Boxplots
Jobayer Hossain
A boxplot, also known as a box-and-whisker plot, is a convenient way to graphically present numerical data. This plot is generated from the five-number summary of a distribution which consists of the smallest observation, the first quartile, the median, the third quartile, and the largest observation, written in order from smallest to largest. The boxplot was introduced by John Tukey in 1977. The center box (rectangle) of a boxplot contains the middle 50% of the ordered data. The two edges of the center box indicate the first and third quartiles. The range of the center box, which is also the difference between the third and first quartiles of the data, is usually known as the interquartile range (IQR). The only line inside the box marks the median. The line extending from the box out to the smallest observation contains the smallest 25% of observations and the line extended from the box out to the largest observation contains the largest 25% of observations. These two lines that extend from the box are known as whiskers. The far ends of the two whiskers indicate the range of the data. A symmetric distribution has two equal whiskers and a box separated into two equal parts by the median. When this is not the case, the distribution is considered to be skewed to the right or to the left. There is a provision for representing extreme values, which are determined using quartile and IQR values of the data.
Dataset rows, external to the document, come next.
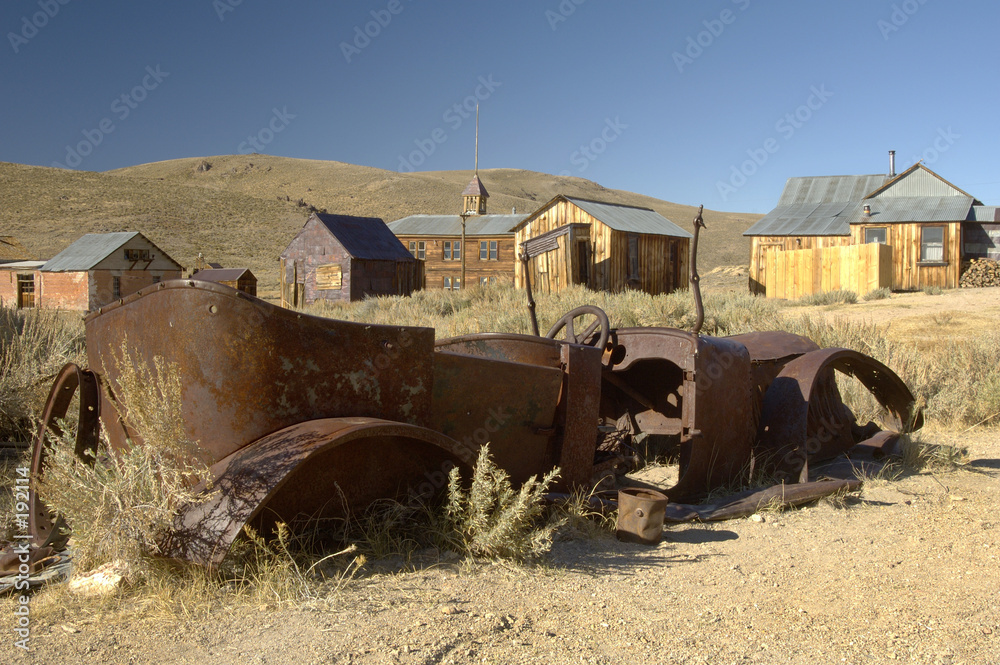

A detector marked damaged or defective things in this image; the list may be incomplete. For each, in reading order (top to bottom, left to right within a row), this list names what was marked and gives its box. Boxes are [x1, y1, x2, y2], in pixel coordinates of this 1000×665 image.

rusty car wreck [29, 274, 920, 564]
rusty car body [27, 278, 924, 564]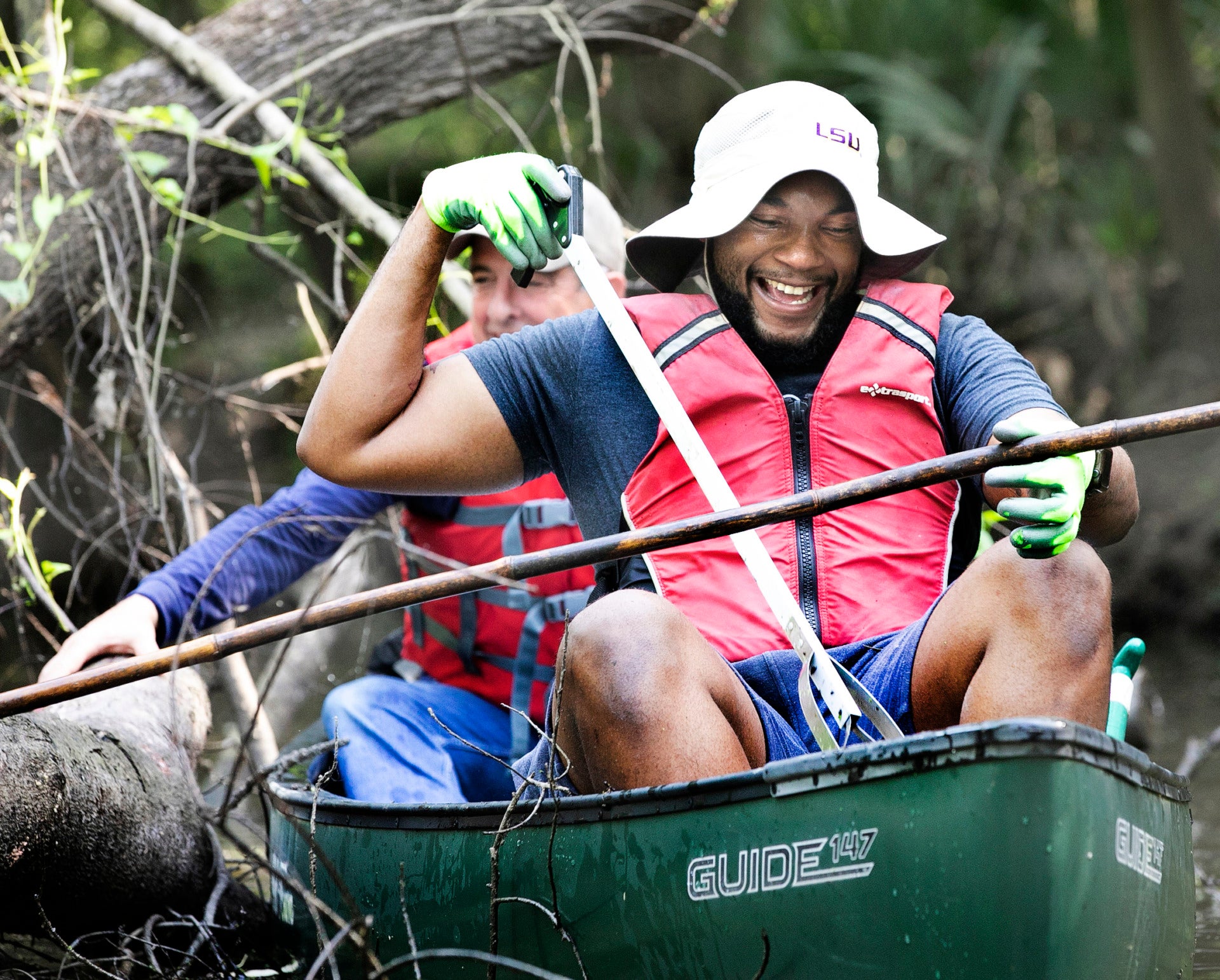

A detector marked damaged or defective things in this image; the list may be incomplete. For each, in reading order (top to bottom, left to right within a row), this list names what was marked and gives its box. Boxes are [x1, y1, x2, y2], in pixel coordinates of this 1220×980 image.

rusty metal rod [4, 400, 1215, 722]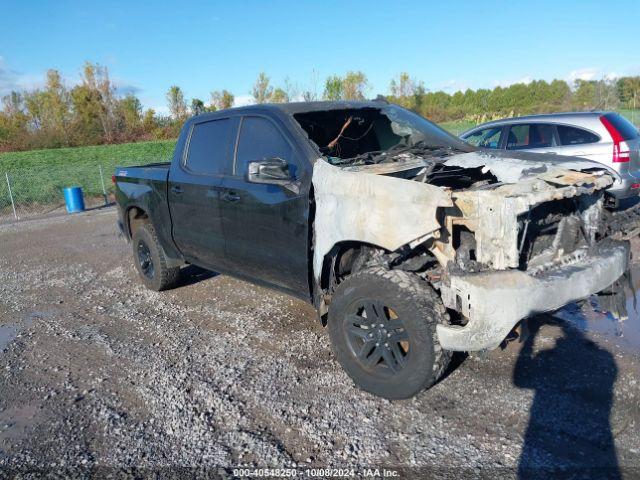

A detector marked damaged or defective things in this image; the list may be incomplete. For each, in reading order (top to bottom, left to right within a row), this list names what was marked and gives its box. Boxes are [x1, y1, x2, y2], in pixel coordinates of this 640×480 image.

burned front end of truck [304, 104, 632, 352]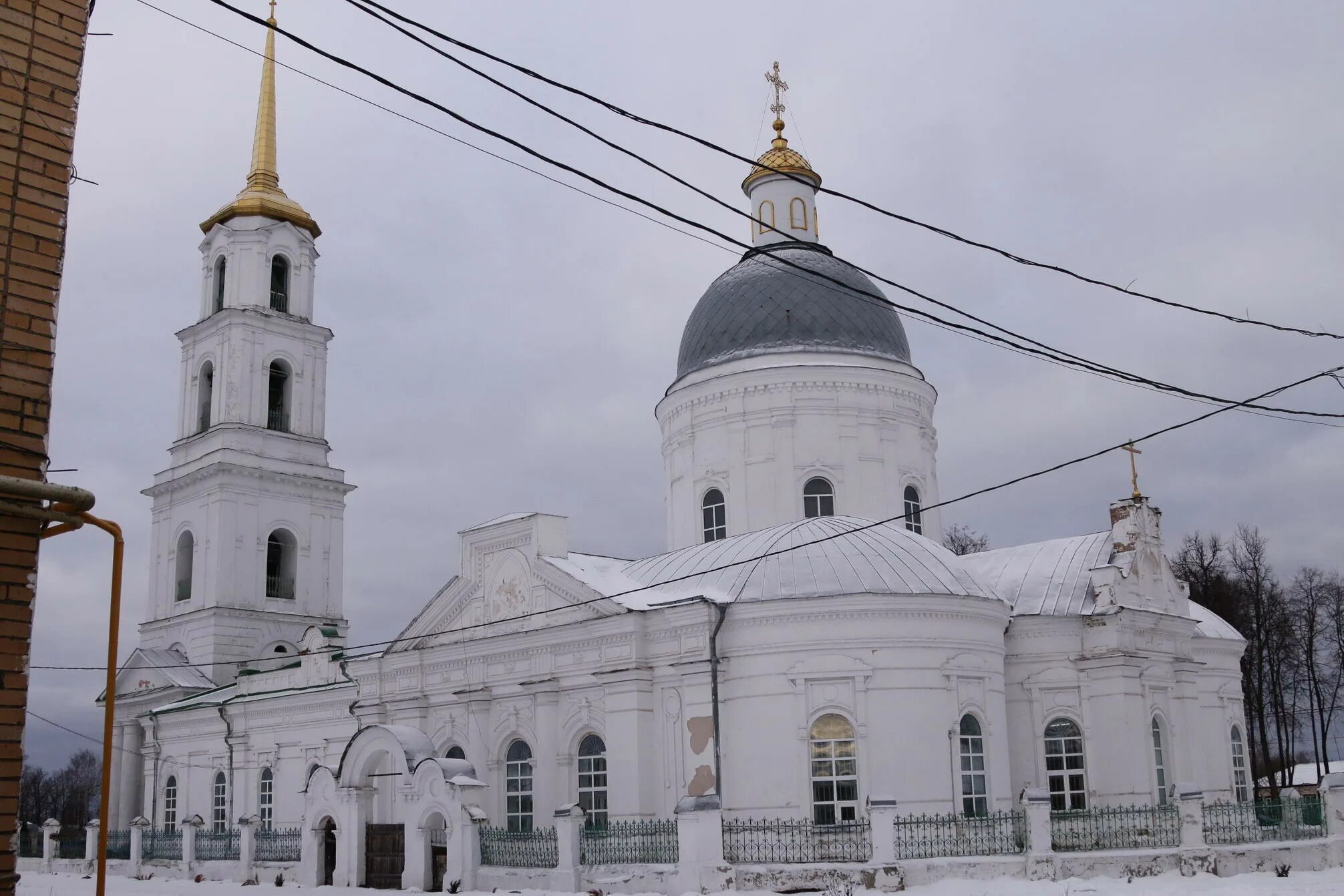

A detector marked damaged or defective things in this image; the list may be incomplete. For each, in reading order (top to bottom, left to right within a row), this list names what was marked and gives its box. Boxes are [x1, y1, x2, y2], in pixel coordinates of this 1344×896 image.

The upper extreme value limit is calculated with the formula
Third quartile + (1.5 * IQR)
The lower extreme value limit is computed as follows
First quartile – (1.5 *IQR).
Observations outside these limits are considered to be outliers.
Let’s take a look at some data with boxplots. Table 1 contains the response measures of three comparative treatments A, B, and C. Table 2 describes the five-number summary of the distributions for the data in Table 1.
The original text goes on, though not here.